Turkey's chief prosecutor has asked the country's constitutional court to cut off public funding to the ruling Justice and Development Party (AK), in what could prove a serious blow to the Islamist-based movement.
Erdogan became prime minister earlier this month
Sabih Kanadoglu made the announcement after the collapse of his efforts to ban the AK, which won a landslide victory in last November's elections.
Mr Kanadoglu sought to outlaw the AK on the grounds that it had failed to obey a constitutional court order demanding it remove Recep Tayyip Erdogan - then its chairmen and now the country's prime minister - from office after he was convicted of Islamist sedition for citing a poem.
While all political parties in Turkey are entitled to seek private funding, they rely heavily on assistance from the treasury - especially in the run-up to elections.

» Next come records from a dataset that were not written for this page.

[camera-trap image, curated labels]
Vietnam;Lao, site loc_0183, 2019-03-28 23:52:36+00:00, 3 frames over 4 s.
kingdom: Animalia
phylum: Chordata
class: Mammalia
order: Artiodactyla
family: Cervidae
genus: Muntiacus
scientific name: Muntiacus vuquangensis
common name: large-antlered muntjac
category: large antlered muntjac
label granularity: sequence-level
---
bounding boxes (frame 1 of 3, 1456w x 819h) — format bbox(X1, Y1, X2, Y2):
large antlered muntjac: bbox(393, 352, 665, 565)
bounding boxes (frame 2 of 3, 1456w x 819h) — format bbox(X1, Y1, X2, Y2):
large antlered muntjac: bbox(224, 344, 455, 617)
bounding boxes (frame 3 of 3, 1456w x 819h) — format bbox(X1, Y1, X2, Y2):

Soon after the AK won the November elections, the Turkish parliament overturned a constitutional ban which prevented Mr Erdogan from becoming prime minister because of the conviction for sedition.
The change was part of a package of measures bringing Turkey into line with the European Union, which it aspires to join and which has criticised Turkey's record on freedom of speech and human rights.
Banning the AK is now naturally out of the question - but there is now the punishment to partially or totally cut off
treasury funding to the party
Mr Erdogan was named prime minister earlier this month.
Mr Kanadoglu, whose case has been criticised by human rights groups, said he accepted closure of the prime minister's party was out of the question.
But he insisted that the party should nonetheless suffer for its refusal to follow a court order regarding Mr Erdogan.
"When a constitutional order is violated, a legal result occurs. What should be protected here is the binding status of the decision of the constitutional court and non-violation of that order," he said.
"Banning the AK is now naturally out of the question. But there is now the punishment to partially or totally cut off
treasury funding to the party."
The AK, as a party with Islamist roots, has come in for close scrutiny from the Turkish army, regarded as the guarantor of the country's secular constitution.